**REQUIREMENTS**
Reproduce the material verbatim, starting with the line that contains "How far are" and continuing through the last line of the material, with both of those lines included.

**EXERCISE MATERIAL**
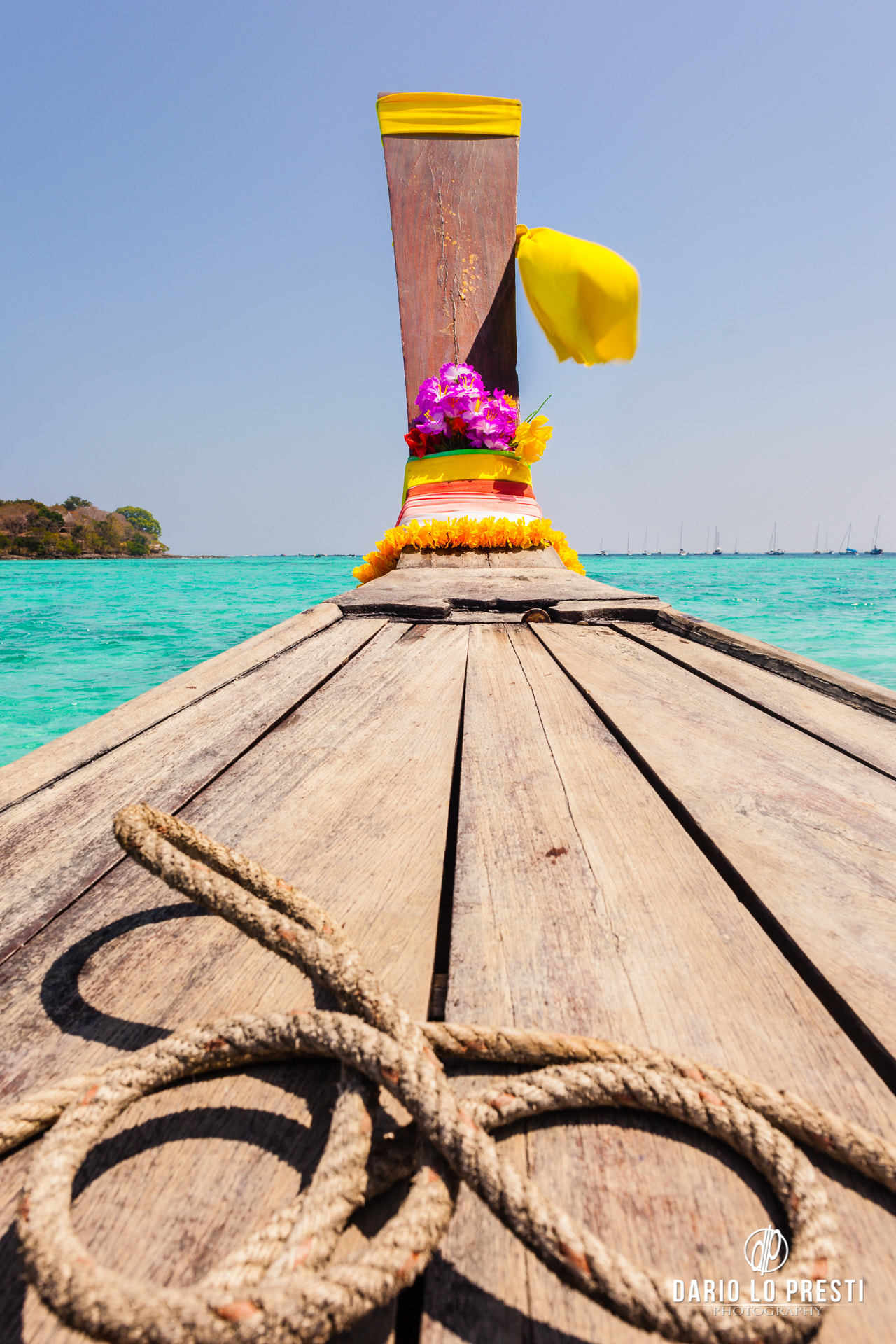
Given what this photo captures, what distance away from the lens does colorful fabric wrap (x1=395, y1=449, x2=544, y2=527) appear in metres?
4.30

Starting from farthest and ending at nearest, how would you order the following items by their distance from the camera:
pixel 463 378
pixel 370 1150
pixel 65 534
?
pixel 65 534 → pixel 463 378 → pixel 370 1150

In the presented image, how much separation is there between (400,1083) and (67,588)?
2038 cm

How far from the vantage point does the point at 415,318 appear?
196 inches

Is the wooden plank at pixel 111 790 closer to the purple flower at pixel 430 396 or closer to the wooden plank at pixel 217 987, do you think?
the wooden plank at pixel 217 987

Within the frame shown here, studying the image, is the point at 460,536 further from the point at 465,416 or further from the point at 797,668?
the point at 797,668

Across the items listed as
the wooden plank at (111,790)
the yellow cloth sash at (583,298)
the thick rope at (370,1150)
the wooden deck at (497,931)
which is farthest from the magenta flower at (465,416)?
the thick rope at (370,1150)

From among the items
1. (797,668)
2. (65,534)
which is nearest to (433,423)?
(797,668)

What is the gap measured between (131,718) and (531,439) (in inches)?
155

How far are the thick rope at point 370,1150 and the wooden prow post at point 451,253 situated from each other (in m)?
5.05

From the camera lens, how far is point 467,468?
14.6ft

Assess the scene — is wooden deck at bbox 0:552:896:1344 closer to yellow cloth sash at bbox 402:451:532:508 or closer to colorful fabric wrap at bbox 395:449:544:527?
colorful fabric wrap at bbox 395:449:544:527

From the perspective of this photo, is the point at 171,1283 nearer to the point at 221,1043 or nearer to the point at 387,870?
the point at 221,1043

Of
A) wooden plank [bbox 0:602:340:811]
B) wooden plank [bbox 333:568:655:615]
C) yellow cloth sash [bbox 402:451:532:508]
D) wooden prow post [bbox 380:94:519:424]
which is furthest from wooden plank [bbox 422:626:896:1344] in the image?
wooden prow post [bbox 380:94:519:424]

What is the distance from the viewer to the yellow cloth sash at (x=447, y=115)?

**RESULT OF THIS TASK**
How far are the thick rope at point 370,1150 and the wooden prow post at point 451,253 situated from each other (in m)?
5.05

From the camera lens, how far is point 467,468?
14.6ft

Assess the scene — is wooden deck at bbox 0:552:896:1344 closer to yellow cloth sash at bbox 402:451:532:508 or closer to colorful fabric wrap at bbox 395:449:544:527?
colorful fabric wrap at bbox 395:449:544:527

From the perspective of this photo, is the point at 171,1283 nearer to the point at 221,1043 or nearer to the point at 387,870?
the point at 221,1043

Of
A) wooden plank [bbox 0:602:340:811]
B) wooden plank [bbox 333:568:655:615]
C) yellow cloth sash [bbox 402:451:532:508]
D) wooden prow post [bbox 380:94:519:424]
which is furthest from wooden plank [bbox 422:626:896:1344] in the image?
wooden prow post [bbox 380:94:519:424]

What is the distance from the viewer to the yellow cloth sash at (x=447, y=115)?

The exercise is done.